EXERCISE REQUIREMENTS: Transcribe every entry from the line containing "Gaspar, Melchor y" down to the line containing "Teleskopstapler des Typs", including both, and leave the pictures out of your answer.

SOURCE DATA:
# # #

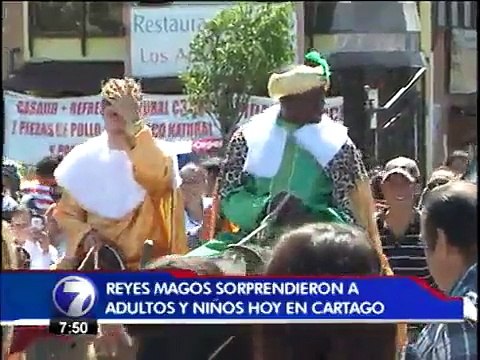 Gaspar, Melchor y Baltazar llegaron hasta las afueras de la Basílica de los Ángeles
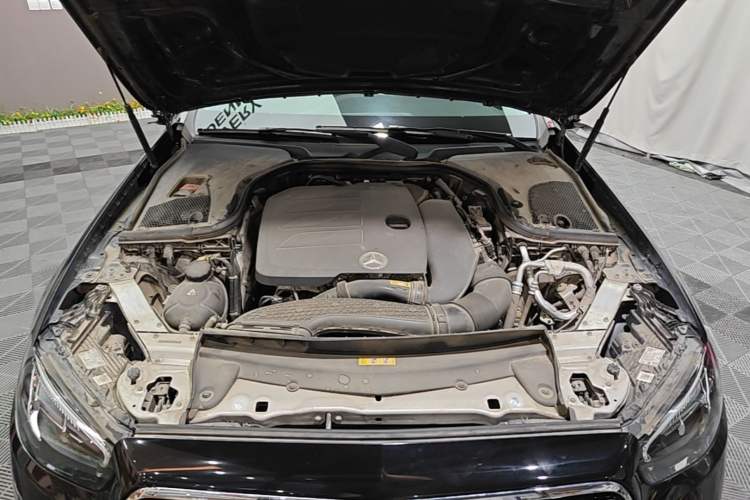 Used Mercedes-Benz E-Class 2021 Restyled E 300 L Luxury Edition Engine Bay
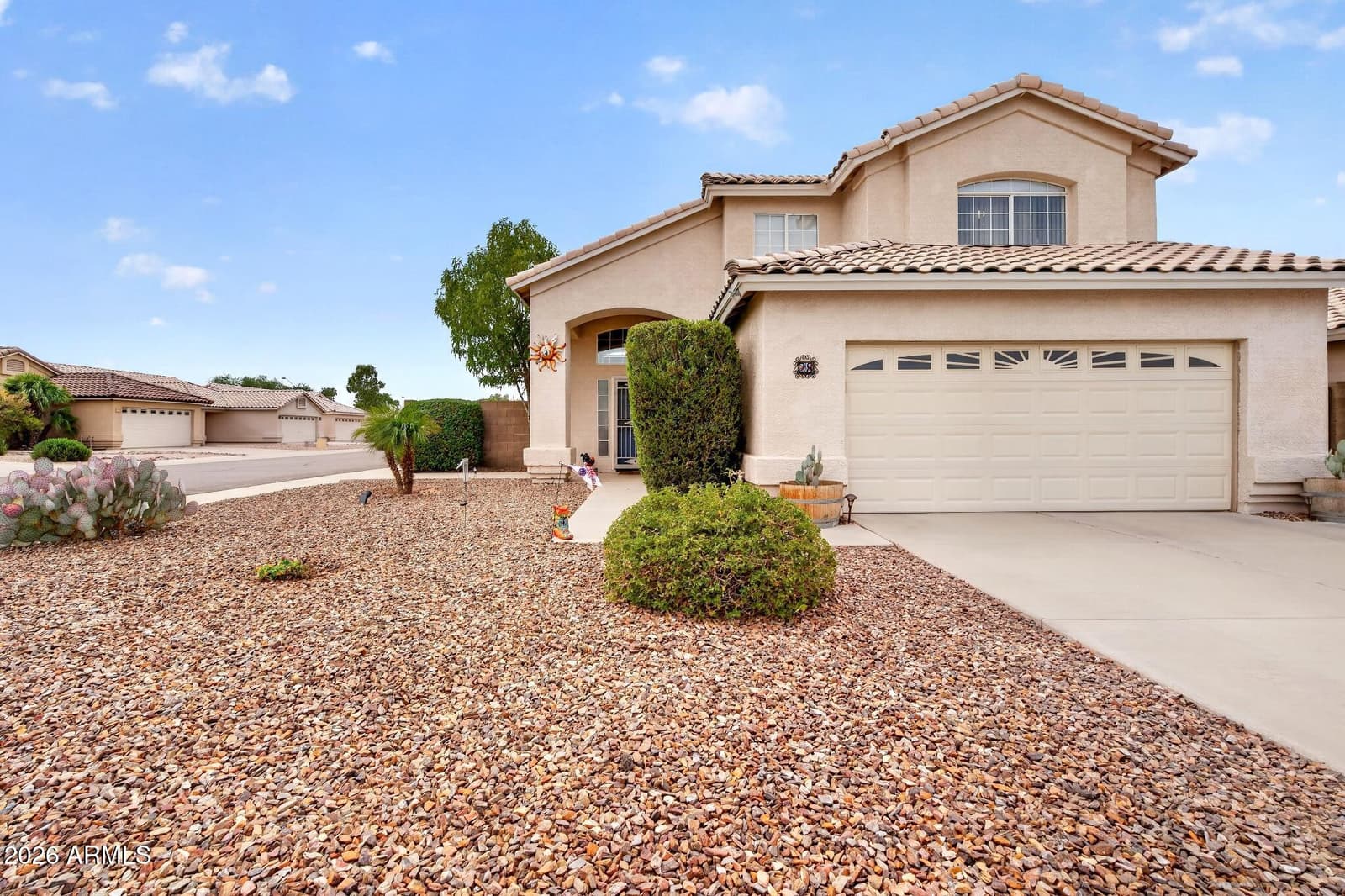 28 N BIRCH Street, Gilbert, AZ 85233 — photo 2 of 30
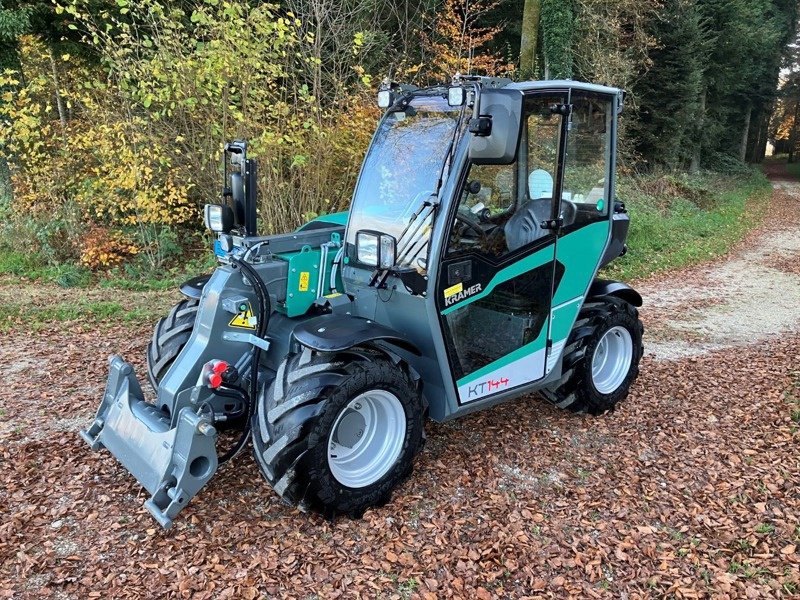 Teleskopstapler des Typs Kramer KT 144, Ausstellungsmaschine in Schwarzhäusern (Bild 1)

# # #

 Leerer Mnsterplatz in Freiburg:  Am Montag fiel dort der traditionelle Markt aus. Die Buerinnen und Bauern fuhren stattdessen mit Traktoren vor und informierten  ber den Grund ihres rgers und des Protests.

# # #

YOUR SOLUTION:
 Gaspar, Melchor y Baltazar llegaron hasta las afueras de la Basílica de los Ángeles
 Used Mercedes-Benz E-Class 2021 Restyled E 300 L Luxury Edition Engine Bay
 28 N BIRCH Street, Gilbert, AZ 85233 — photo 2 of 30
 Teleskopstapler des Typs Kramer KT 144, Ausstellungsmaschine in Schwarzhäusern (Bild 1)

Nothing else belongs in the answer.